Re: [syzbot] general protection fault in gadget_setup
From: Dmitry Vyukov
Date: Tue Apr 13 2021 - 12:49:37 EST
On Tue, Apr 13, 2021 at 6:13 PM Alan Stern <stern@xxxxxxxxxxxxxxxxxxx> wrote:
>
> On Tue, Apr 13, 2021 at 10:12:05AM +0200, Dmitry Vyukov wrote:
> > On Tue, Apr 13, 2021 at 10:08 AM syzbot
> > <syzbot+eb4674092e6cc8d9e0bd@xxxxxxxxxxxxxxxxxxxxxxxxx> wrote:
> > >
> > > Hello,
> > >
> > > syzbot found the following issue on:
> > >
> > > HEAD commit: 0f4498ce Merge tag 'for-5.12/dm-fixes-2' of git://git.kern..
> > > git tree: upstream
> > > console output: https://syzkaller.appspot.com/x/log.txt?x=124adbf6d00000
> > > kernel config: https://syzkaller.appspot.com/x/.config?x=daeff30c2474a60f
> > > dashboard link: https://syzkaller.appspot.com/bug?extid=eb4674092e6cc8d9e0bd
> > > userspace arch: i386
> > >
> > > Unfortunately, I don't have any reproducer for this issue yet.
> > >
> > > IMPORTANT: if you fix the issue, please add the following tag to the commit:
> > > Reported-by: syzbot+eb4674092e6cc8d9e0bd@xxxxxxxxxxxxxxxxxxxxxxxxx
> >
> > I suspect that the raw gadget_unbind() can be called while the timer
> > is still active. gadget_unbind() sets gadget data to NULL.

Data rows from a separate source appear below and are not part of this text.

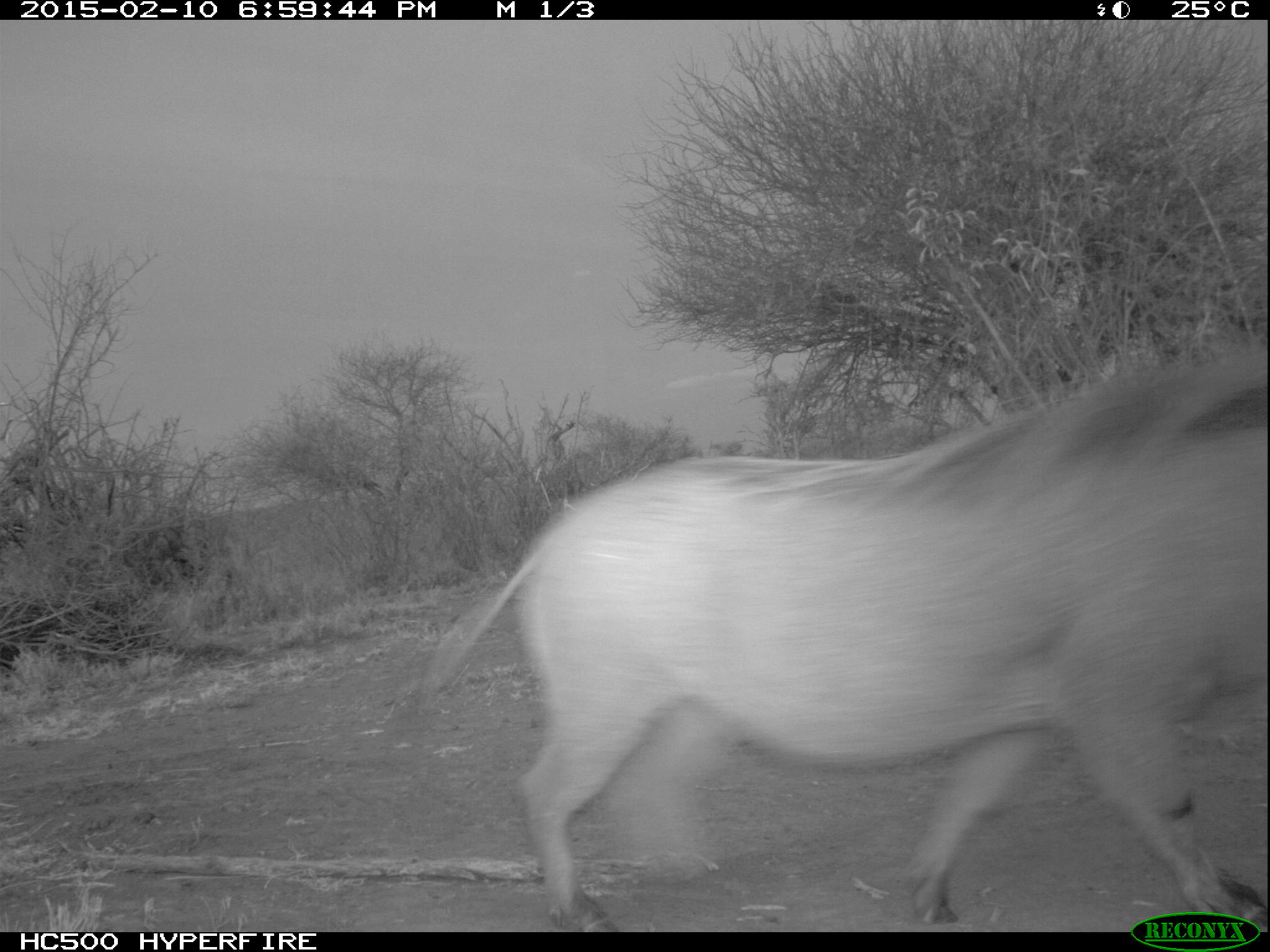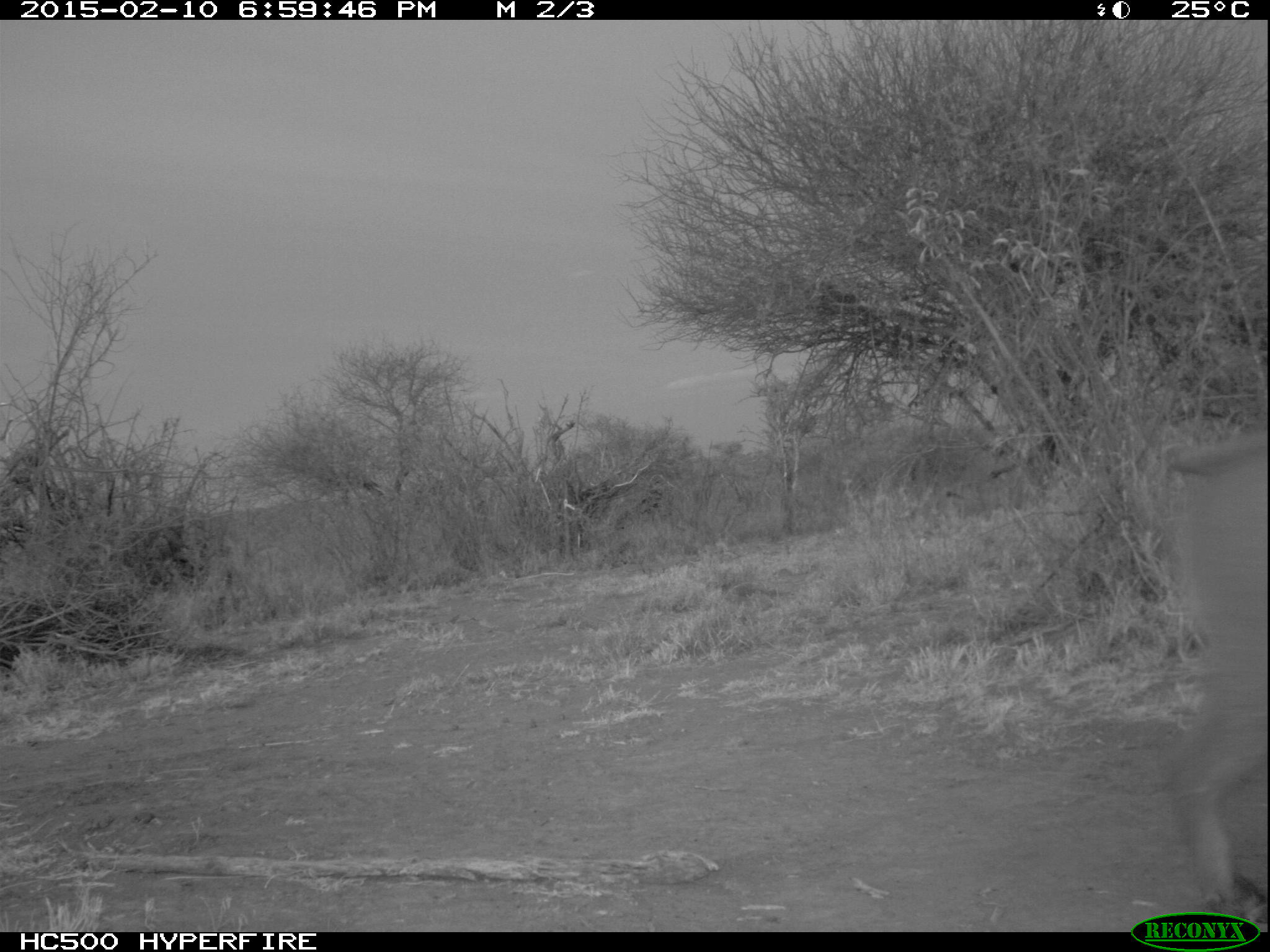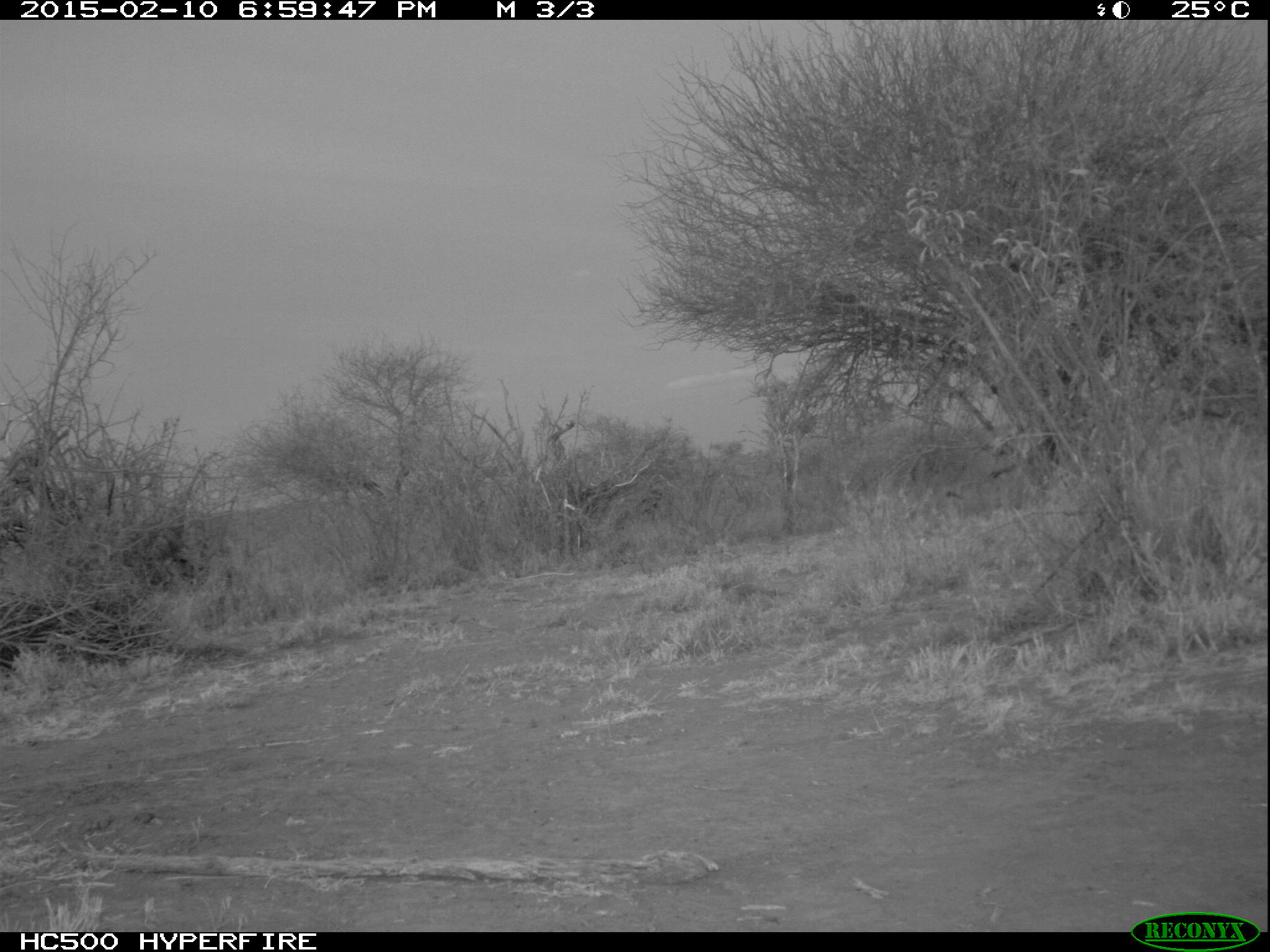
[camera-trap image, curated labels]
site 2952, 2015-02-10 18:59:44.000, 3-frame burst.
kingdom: Animalia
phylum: Chordata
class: Mammalia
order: Artiodactyla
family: Suidae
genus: Phacochoerus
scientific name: Phacochoerus africanus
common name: common warthog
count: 1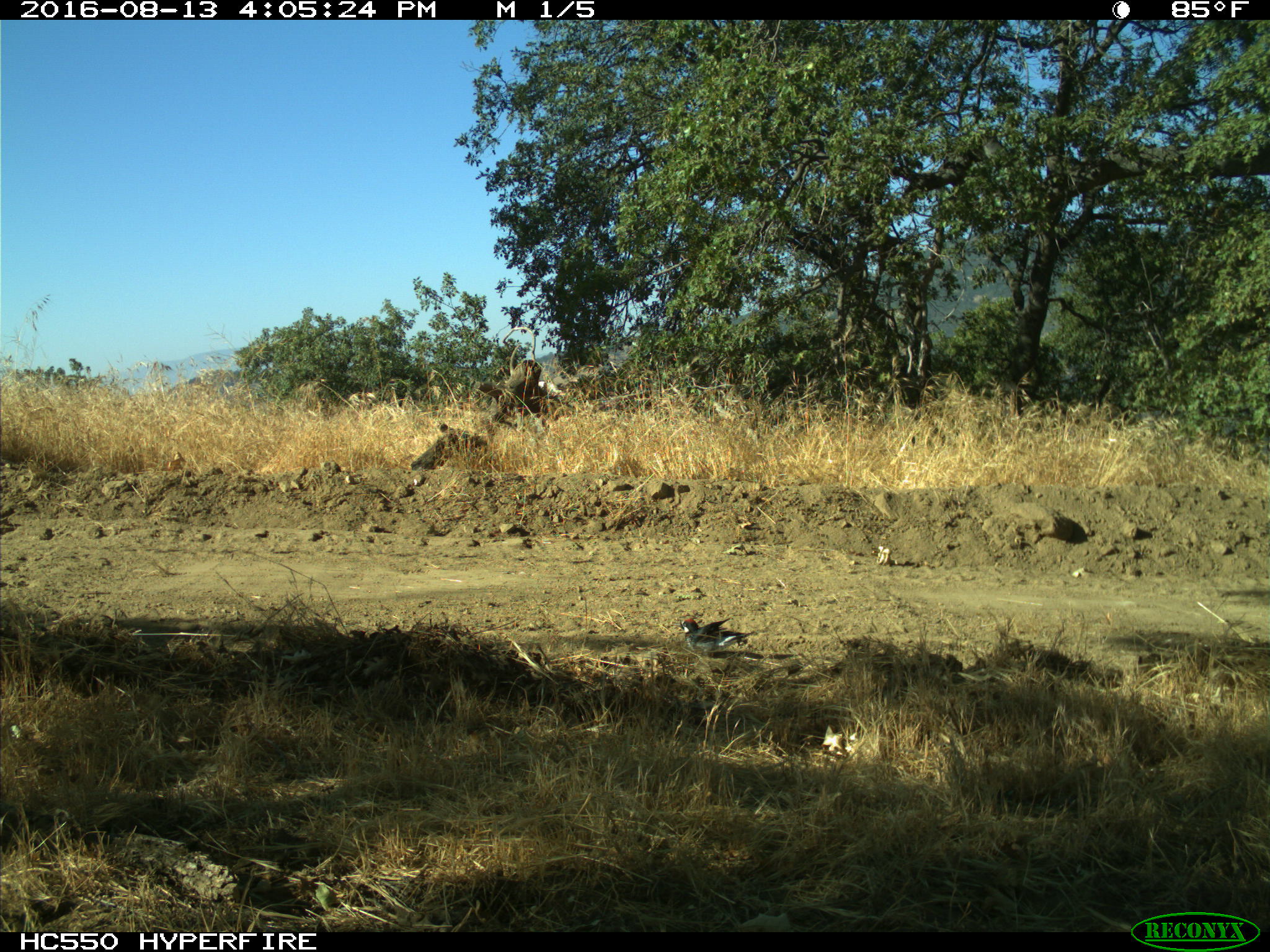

> > But I am not sure which unbind call this is:
> > usb_gadget_remove_driver() or right in udc_bind_to_driver() due to a
> > start error.
>
> This certainly looks like a race between gadget_unbind and gadget_setup
> in raw_gadget.
>
> In theory, this race shouldn't matter. The gadget core is supposed to
> guarantee that there won't be any more callbacks to the gadget driver
> once the driver's unbind routine is called. That guarantee is enforced
> in usb_gadget_remove_driver as follows:
>
> usb_gadget_disconnect(udc->gadget);
> if (udc->gadget->irq)
> synchronize_irq(udc->gadget->irq);
> udc->driver->unbind(udc->gadget);
> usb_gadget_udc_stop(udc);
>
> usb_gadget_disconnect turns off the pullup resistor, telling the host
> that the gadget is no longer connected and preventing the transmission
> of any more USB packets. Any packets that have already been received
> are sure to processed by the UDC driver's interrupt handler by the time
> synchronize_irq returns.
>
> But this doesn't work with dummy_hcd, because dummy_hcd doesn't use
> interrupts; it uses a timer instead. It does have code to emulate the
> effect of synchronize_irq, but that code doesn't get invoked at the
> right time -- it currently runs in usb_gadget_udc_stop, after the unbind
> callback instead of before. Indeed, there's no way for
> usb_gadget_remove_driver to invoke this code before the unbind
> callback,.
>
> I thought the synchronize_irq emulation problem had been completely
> solved, but evidently it hasn't. It looks like the best solution is to
> add a call of the synchronize_irq emulation code in dummy_pullup.
>
> Maybe we can test this reasoning by putting a delay just before the call
> to dum->driver->setup. That runs in the timer handler, so it's not a
> good place to delay, but it may be okay just for testing purposes.
>
> Hopefully this patch will make the race a lot more likely to occur. Is
> there any way to tell syzkaller to test it, despite the fact that
> syzkaller doesn't think it has a reproducer for this issue?
If there is no reproducer the only way syzbot can test it is if it's
in linux-next under CONFIG_DEBUG_AID_FOR_SYZBOT:
http://bit.do/syzbot#no-custom-patches
> Alan Stern
>
>
> Index: usb-devel/drivers/usb/gadget/udc/dummy_hcd.c
> ===================================================================
> --- usb-devel.orig/drivers/usb/gadget/udc/dummy_hcd.c
> +++ usb-devel/drivers/usb/gadget/udc/dummy_hcd.c
> @@ -1900,6 +1900,7 @@ restart:
> if (value > 0) {
> ++dum->callback_usage;
> spin_unlock(&dum->lock);
> + mdelay(5);
> value = dum->driver->setup(&dum->gadget,
> &setup);
> spin_lock(&dum->lock);